What is expected - One figure is the whole answer: the number of lines below that contain the word "marking".
---- Provided records
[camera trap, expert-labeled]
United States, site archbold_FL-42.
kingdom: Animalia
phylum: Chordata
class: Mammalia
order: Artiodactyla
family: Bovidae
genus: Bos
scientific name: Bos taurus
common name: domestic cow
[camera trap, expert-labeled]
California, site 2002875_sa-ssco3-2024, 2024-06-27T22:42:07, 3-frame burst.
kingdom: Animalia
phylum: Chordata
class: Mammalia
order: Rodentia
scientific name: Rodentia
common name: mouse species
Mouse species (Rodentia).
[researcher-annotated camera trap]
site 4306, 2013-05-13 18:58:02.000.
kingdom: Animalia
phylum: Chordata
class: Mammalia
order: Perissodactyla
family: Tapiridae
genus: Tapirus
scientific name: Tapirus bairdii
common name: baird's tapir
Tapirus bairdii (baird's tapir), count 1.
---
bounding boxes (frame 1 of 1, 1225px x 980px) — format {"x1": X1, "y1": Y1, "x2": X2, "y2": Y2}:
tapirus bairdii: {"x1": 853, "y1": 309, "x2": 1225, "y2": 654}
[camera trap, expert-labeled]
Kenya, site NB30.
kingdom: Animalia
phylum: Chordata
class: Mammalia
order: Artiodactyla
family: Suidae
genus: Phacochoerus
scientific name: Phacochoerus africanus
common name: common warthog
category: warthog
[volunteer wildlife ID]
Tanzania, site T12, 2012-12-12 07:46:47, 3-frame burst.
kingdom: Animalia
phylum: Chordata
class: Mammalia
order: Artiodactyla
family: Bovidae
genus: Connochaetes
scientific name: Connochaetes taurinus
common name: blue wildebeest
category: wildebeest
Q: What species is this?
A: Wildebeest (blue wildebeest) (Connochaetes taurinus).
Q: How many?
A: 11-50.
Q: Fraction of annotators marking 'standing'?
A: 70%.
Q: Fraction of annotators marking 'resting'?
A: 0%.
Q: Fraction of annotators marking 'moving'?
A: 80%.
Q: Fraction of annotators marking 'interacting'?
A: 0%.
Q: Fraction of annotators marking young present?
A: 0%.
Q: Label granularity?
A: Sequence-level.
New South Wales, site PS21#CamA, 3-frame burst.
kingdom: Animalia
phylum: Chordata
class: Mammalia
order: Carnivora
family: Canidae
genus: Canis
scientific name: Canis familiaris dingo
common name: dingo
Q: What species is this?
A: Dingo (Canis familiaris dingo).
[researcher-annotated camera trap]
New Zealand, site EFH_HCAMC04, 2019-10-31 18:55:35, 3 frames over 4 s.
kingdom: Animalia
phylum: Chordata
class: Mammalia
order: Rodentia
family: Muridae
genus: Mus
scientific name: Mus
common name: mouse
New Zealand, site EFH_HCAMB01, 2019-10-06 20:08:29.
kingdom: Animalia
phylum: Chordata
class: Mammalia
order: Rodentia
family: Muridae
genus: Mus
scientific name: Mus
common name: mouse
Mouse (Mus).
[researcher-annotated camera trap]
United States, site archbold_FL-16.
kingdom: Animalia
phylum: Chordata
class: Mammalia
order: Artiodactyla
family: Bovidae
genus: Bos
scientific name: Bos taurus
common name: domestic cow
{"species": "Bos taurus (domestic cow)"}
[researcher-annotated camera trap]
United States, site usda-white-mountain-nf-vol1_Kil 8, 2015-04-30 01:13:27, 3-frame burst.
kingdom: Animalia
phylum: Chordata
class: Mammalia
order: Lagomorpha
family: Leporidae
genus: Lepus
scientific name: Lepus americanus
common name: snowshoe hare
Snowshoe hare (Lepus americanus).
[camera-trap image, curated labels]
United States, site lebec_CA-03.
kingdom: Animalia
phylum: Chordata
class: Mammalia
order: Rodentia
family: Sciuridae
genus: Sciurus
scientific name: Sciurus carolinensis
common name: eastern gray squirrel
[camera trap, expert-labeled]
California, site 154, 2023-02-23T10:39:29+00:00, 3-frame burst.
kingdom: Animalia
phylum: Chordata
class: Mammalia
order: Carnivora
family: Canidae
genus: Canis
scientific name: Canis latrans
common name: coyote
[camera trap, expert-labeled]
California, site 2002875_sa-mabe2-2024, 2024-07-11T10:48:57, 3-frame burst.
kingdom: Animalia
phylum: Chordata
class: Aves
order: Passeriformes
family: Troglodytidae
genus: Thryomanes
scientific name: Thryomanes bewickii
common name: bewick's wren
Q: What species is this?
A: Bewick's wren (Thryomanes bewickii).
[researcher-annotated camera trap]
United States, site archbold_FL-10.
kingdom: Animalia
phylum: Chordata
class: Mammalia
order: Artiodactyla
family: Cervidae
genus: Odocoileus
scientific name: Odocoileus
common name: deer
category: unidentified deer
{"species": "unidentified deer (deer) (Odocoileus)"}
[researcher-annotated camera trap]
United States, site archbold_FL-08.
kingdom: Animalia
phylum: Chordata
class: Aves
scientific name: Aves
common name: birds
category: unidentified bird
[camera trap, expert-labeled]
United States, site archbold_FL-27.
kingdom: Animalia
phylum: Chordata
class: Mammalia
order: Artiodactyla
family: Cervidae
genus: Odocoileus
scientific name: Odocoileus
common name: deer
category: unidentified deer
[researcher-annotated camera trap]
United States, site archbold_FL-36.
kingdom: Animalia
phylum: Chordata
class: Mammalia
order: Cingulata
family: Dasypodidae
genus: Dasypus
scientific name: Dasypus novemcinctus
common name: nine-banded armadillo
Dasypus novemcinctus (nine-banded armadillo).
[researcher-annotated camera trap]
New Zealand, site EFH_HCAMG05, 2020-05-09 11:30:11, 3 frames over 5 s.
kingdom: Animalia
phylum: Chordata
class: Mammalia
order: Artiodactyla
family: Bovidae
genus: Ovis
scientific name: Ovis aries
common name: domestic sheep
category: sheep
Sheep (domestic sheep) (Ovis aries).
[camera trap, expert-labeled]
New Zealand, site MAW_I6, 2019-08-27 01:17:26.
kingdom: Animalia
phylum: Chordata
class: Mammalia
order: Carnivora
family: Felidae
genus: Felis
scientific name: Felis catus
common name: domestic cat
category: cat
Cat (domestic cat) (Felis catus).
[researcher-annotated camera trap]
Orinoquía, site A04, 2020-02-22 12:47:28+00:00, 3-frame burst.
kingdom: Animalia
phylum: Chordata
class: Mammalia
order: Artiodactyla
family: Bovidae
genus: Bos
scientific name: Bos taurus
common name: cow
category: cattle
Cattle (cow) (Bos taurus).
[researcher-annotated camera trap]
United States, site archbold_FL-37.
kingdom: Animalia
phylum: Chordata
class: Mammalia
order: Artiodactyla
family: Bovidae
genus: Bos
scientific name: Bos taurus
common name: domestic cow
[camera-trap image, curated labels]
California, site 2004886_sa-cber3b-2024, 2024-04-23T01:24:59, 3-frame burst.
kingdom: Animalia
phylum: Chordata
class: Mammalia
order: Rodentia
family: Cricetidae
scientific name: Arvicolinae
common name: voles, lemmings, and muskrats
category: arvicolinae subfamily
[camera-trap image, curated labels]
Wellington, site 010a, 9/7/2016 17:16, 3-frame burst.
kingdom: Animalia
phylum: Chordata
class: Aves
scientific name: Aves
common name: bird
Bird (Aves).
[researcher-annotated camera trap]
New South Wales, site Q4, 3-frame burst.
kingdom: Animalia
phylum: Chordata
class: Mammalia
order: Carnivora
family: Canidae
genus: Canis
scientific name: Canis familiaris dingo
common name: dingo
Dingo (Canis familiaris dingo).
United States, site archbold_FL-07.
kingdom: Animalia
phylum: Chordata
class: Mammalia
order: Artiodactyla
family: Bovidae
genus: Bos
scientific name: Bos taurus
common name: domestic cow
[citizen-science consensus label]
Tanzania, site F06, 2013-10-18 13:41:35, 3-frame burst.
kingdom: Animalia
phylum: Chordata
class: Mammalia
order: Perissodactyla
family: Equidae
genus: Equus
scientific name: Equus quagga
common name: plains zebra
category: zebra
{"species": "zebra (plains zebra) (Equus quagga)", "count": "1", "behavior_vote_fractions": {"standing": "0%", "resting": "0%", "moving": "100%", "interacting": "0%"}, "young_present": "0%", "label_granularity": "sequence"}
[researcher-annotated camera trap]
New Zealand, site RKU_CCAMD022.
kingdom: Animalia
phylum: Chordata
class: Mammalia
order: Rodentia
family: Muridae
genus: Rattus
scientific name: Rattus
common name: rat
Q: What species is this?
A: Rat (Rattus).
--------
Answer space - 5